At the base of Hermit’s Peak, near the trailheads branching off to Beaver Creek and to Hermit’s Peak, there is the grave of a humble man, well-loved and never forgotten; gone now at least half a century, known to us only as “Mr. Smith.” Growing up in the area with summer hikes in the mountains, passing Smith’s Grave near the beginning of the Skyline Trail, stopping respectfully was always part of the hike. When people were with us that didn’t know the legend, we always told it once again and kept the memory of Mr. Smith alive. Sometimes, a rebellious camper would want to step on the grave or even to spit on it. We told them that the grave was guarded by his friends, the Penitentes, who would not allow any desecration and would teach a lesson to any who dared to show disrespect.

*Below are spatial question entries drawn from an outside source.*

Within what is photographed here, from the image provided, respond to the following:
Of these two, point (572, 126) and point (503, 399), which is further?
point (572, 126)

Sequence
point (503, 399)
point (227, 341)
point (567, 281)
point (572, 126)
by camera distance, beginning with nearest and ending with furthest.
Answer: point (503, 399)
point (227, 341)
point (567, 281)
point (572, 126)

From time to time, a naughty camper would touch the grave. Later that night, some of our camp counselors would ride into camp in a group on horseback and, as arranged in advance with the camper, pluck him from his bed, toss him on the horse and ride out of camp, in a blaze of hooves and dust. The staff and camper would come up with a tale to tell after returning. The camper would be returned about an hour later, long enough for everyone to have had a good scare, and seeming to be properly chastised, with a tall tale about what happened for not showing proper respect for Smith’s grave. By all accounts, Smith was a quiet man but he is remembered for being a good friend to his friends. He was a keeper of confidences, valuing the men he counted as his true friends more that any reward or notoriety that might be his if he were willing to expose the secrets or identities of his friends. If he was with us today, he could be that rare friend of someone famous or rich and he would never be bought with a million dollar book deal or his own 15 minutes of fame. Today, such friends, such people, are rare indeed and honoring the loyalty of a true friend is not a tale heard often in our days. Smith’s story is simply a story of friendship.

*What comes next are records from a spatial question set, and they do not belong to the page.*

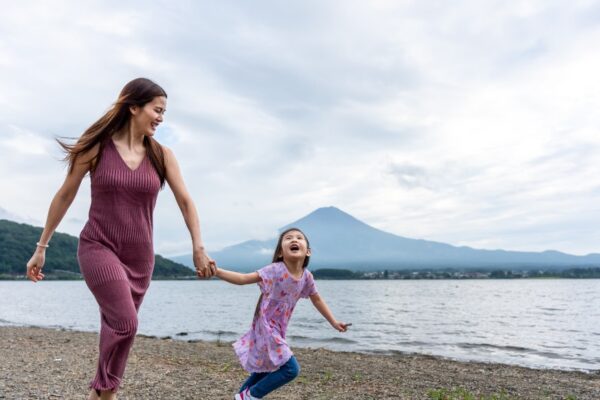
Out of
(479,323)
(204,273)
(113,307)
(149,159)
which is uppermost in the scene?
(149,159)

I never knew much about the man called Smith. I knew of his friends, a group of men that were members of a secret religious path, the Penitentes. The Penitentes expressed their faith through acts of extreme penitence. When I was small, there were still crosses,larger than a man, handmade of wood, along the trail leading to Hermit’s Peak and the three large crosses that were always up at the top of the Peak. It is said that that the brothers would carry these heavy wooden crosses the many steep miles up the trail especially on Good Friday, walking barefoot, often in snow, to reenact the carrying of the cross of Christ before His crucifixion, stopping at the stations of the Cross along the way. It is said that they walked up the trail to Hermit’s Peak, each man scourging the bare back of the man before him with ropes or whips made of yucca fiber, to humble themselves and honor the suffering of Christ. One man would be chosen to represent Christ by being lashed with ropes or whips made of yucca fiber or, in earlier times, nailed, to the largest cross on Good Friday and taken down the following morning. It is also said that the chosen one would find a pair of shoes on his porch the morning of the final services which began in the morada, or meeting place.

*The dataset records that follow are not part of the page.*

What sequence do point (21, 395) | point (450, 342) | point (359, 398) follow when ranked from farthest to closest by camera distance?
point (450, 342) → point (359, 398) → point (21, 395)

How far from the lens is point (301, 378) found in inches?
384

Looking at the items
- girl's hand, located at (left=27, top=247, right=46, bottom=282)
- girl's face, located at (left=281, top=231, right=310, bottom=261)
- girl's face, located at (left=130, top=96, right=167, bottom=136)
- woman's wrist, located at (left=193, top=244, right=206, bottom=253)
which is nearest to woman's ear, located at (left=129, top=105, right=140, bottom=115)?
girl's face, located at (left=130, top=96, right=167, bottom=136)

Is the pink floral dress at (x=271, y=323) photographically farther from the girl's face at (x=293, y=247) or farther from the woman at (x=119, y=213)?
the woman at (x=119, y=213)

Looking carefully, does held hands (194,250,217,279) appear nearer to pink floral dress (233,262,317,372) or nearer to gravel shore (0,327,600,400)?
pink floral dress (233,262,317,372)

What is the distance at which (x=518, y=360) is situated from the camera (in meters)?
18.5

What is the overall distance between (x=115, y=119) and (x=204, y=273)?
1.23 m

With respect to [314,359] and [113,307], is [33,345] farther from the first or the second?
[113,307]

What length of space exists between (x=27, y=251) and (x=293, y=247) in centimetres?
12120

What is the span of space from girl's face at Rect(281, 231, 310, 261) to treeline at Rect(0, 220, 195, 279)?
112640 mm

The Penitentes are known as Los Hermanos Penitentes or as Hermanadad de Nuestro Padre Jesus, and trace their origins as a lay brotherhood back to the third order of St. Francis de Assisi, established in Italy in 1221 and are also known as the Tertiaries.
Juan de Onate was himself a Tertiary and was one of those who brought the brotherhood from Spain to New Mexico. After Bishop Lamy publicly condemned the brotherhood around 1850, the practice of the faith went underground and accounts for the secrecy surrounding the members and their meetings. Finally in 1947, Archbishop Byrne recognized the Penitentes and a Hermano Supremo was approved by him and traveled to the groups to grant a charter to those willing to worship under the guidelines set forth by the Archbishop.
Old ways die hard and the tradition of secrecy and the fervor of the old meetings has not been forgotten. Just remember, should you ever be entrusted to know the name of any member, the location of any active morada or somehow come upon a ceremony not meant for your eyes, choose the path of Mr. Smith and follow his example of silence and friendship. Remember too, to tip your hat or stop for a moment of silence at Smith’s grave should be hiking up our way. You never know who might be watching.